= Similarity score =

Method of comparing players in the same sport

In sabermetrics and basketball analytics, similarity scores are a method of comparing baseball and basketball players (usually in MLB or the NBA) to other players, with the intent of discovering who the most similar historical players are to a certain player.

Similarity scores are among the many original sabermetric concepts first introduced by Bill James. James initially created the concept as a way to effectively compare non-Hall of Fame players to players in the Hall, to see who was either on track to make the HOF, or to determine if any eligible players had been snubbed by the selection committee. For example, if the most similar players to a non-HOFer were all in the Hall of Fame, one could effectively argue that that player should be in the Hall.

More recently, similarity scores have been used to determine career paths and projected statistics for players. The logic behind this line of thought is simple: players often follow similar career trajectories to their most similar players, so the historical similar players' performance in years after the active player's current age should be a good predictor of that active player's future production. An example of this would be the Football Outsiders' discovery that all but the highest caliber of wide receivers suffer a marked decline after their seventh season in the NFL, a fact that bore out for the receivers selected in the 1996 NFL draft when their production collectively slipped.

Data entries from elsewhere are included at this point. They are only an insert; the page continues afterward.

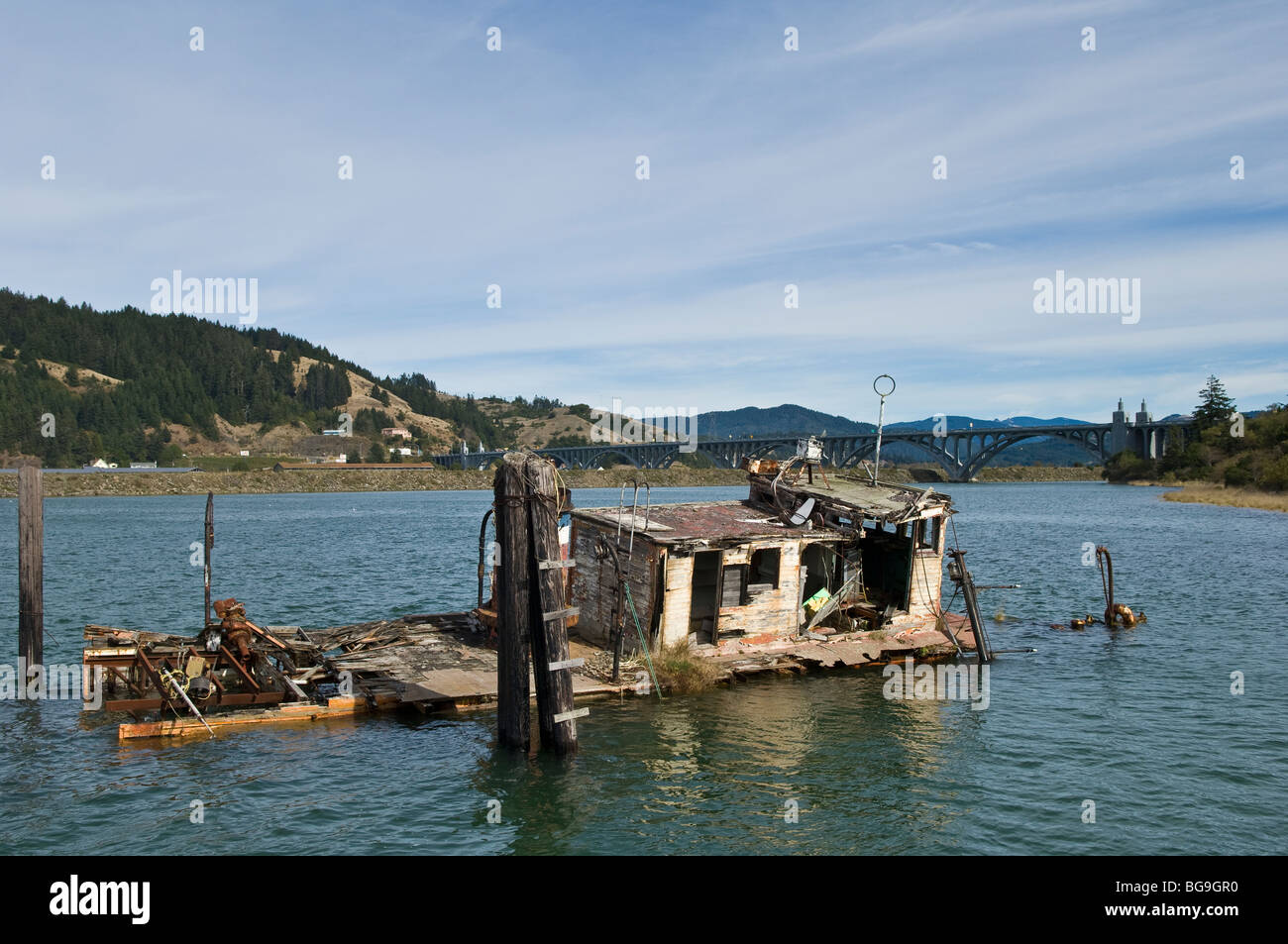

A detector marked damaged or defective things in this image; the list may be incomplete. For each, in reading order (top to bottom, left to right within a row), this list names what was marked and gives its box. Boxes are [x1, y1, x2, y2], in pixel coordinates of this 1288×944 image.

wrecked wooden boat [85, 438, 999, 741]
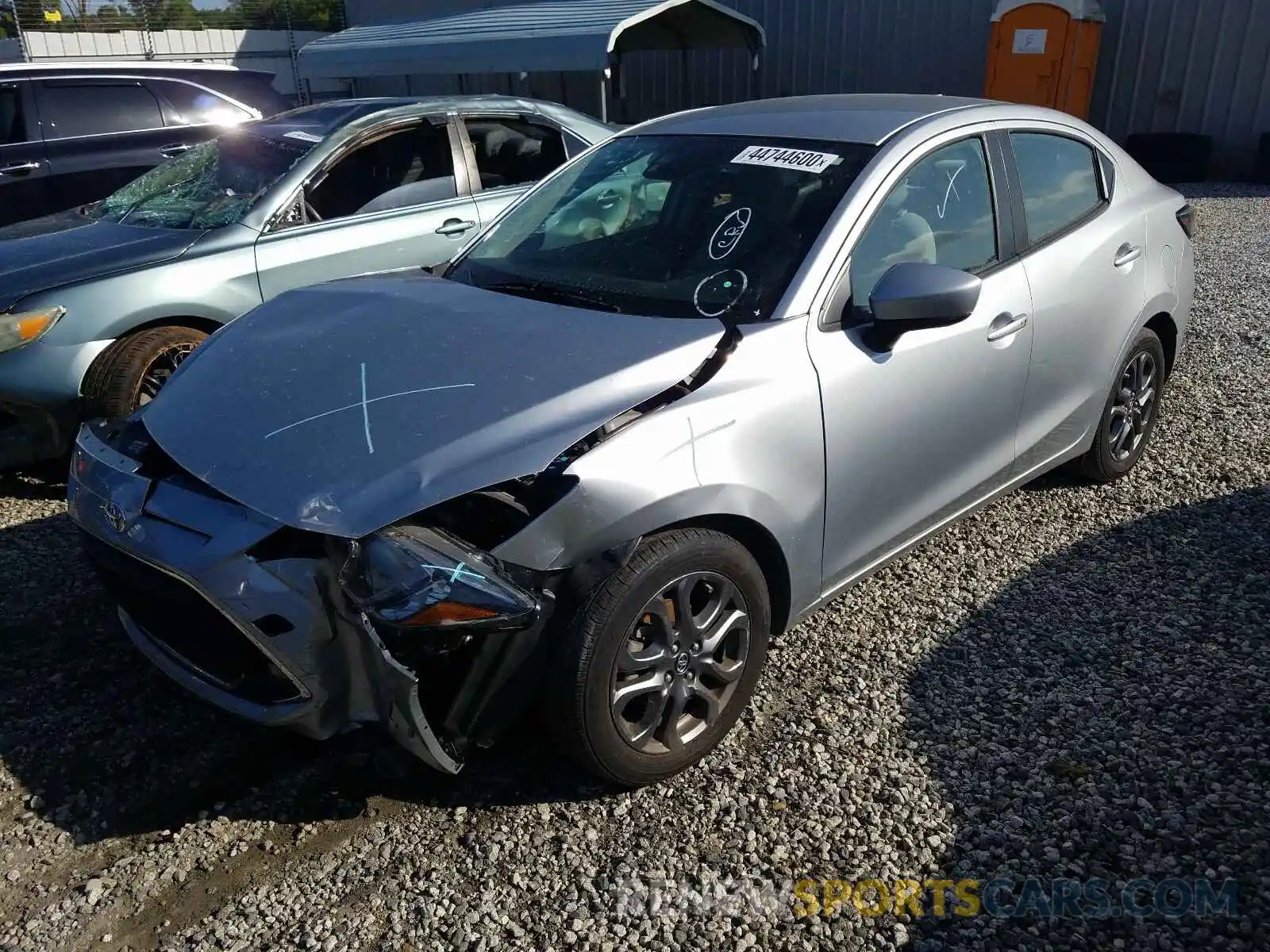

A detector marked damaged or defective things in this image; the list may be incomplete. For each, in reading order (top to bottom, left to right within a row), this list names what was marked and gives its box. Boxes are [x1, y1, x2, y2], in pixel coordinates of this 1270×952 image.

bent hood [0, 209, 202, 311]
crumpled front bumper [68, 422, 546, 774]
crushed front end [67, 416, 559, 774]
bent hood [141, 278, 724, 543]
broken headlight [340, 527, 540, 631]
damaged silver sedan [64, 93, 1194, 784]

Many baseball analysts have augmented James' method over the years, or come up with their own system of measuring similarity. Baseball Prospectus employs a projection system developed by Nate Silver known as PECOTA which applies nearest neighbor analysis to calculate similarities between players from different eras. Pro Football Prospectus (written by Football Outsiders) has their own system (dubbed "KUBIAK" after longtime Broncos backup quarterback Gary Kubiak) for projecting future performance. John Hollinger developed a similar system for basketball players in his Pro Basketball Forecast series of books, and several APBRmetricians have expanded on his methodology. Similarity scores are also used extensively in many statistical forecasting programs.